Kelly Reichardt’s latest unfolds at her usual measured pace, following the planning, execution, and fallout after a destructive act of environmental protest. Weaving in elements of heist and noir films, Reichardt’s central premise ensures that every scene is charged with tension, so something as seemingly mundane as buying fertilizer becomes pulse pounding as you wait to see if the plan comes unstuck.
The central trio turn in low key performances that stay grounded even as tensions increase between them. Eisenberg in particular is even more guarded than usual, showing his rising inner turmoil through tortured looks rather than histrionics. The subdued acting combines with deliberate editing to slowly ratchet up viewers’ nerves.
There’s a moral debate at the heart of the film – as the characters outline the need for immediate action to highlight environmental problems, viewers are invited to question whether an extreme crisis warrants extreme actions.

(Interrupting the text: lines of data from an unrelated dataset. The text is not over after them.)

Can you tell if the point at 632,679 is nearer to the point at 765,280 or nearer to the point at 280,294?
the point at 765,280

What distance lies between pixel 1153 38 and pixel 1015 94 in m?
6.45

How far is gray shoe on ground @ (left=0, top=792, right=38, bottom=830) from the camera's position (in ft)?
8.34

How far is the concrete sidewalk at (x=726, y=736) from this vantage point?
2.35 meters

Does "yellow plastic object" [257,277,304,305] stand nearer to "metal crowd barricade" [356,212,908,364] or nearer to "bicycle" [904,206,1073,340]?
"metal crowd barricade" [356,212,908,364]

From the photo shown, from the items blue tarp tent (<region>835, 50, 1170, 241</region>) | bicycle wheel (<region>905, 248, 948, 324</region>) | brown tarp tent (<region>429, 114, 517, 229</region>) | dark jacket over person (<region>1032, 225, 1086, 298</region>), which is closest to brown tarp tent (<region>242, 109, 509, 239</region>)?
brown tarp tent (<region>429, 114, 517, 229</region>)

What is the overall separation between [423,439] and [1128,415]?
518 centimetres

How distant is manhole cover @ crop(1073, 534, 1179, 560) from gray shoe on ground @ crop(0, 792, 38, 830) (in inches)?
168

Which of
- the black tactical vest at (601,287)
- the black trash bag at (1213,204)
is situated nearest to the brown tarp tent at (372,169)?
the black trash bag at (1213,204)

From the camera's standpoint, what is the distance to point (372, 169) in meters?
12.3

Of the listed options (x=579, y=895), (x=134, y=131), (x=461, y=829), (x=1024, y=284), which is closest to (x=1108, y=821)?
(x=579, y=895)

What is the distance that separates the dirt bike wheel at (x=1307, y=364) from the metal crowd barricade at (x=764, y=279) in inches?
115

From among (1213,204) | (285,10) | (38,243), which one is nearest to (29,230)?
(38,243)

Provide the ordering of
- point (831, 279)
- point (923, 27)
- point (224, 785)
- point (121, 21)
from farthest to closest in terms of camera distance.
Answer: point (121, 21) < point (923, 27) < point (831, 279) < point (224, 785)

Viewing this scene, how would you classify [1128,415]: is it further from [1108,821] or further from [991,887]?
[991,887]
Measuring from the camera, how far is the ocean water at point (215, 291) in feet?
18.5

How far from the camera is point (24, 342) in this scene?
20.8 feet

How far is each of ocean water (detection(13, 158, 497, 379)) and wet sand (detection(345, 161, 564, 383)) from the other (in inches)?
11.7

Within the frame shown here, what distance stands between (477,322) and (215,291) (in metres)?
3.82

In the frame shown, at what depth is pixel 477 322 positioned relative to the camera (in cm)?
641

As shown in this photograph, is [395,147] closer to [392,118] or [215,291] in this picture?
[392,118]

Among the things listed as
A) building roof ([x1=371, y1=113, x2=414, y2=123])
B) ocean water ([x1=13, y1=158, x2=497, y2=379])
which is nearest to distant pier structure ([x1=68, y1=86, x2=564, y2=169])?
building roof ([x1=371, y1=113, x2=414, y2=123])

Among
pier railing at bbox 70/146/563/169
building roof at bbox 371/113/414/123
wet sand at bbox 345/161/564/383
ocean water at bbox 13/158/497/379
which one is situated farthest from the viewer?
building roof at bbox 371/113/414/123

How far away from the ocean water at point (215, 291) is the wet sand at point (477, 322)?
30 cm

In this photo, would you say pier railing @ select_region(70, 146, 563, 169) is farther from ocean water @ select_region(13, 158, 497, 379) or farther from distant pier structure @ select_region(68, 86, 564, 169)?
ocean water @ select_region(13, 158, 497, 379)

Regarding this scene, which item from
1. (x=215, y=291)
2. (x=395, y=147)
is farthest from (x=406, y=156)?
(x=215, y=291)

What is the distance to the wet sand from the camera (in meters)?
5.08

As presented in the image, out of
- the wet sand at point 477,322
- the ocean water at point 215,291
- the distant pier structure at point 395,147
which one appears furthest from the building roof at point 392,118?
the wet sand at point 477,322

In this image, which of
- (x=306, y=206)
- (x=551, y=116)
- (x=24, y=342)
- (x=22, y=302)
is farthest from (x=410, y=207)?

It’s a resonant theme, and Reichardt observes from a distance, letting actions speak for themselves.
The political gradually becomes personal, and as we see all the ways the plan could fail, and the way it ripples outward with unexpected consequences, it proves too much for its instigators.
Evoking slow-burning ’70s cinema in the best possible way this is a character study in slow motion, charting the dissolution of a group who find the best intentions can lead to very bad consequences.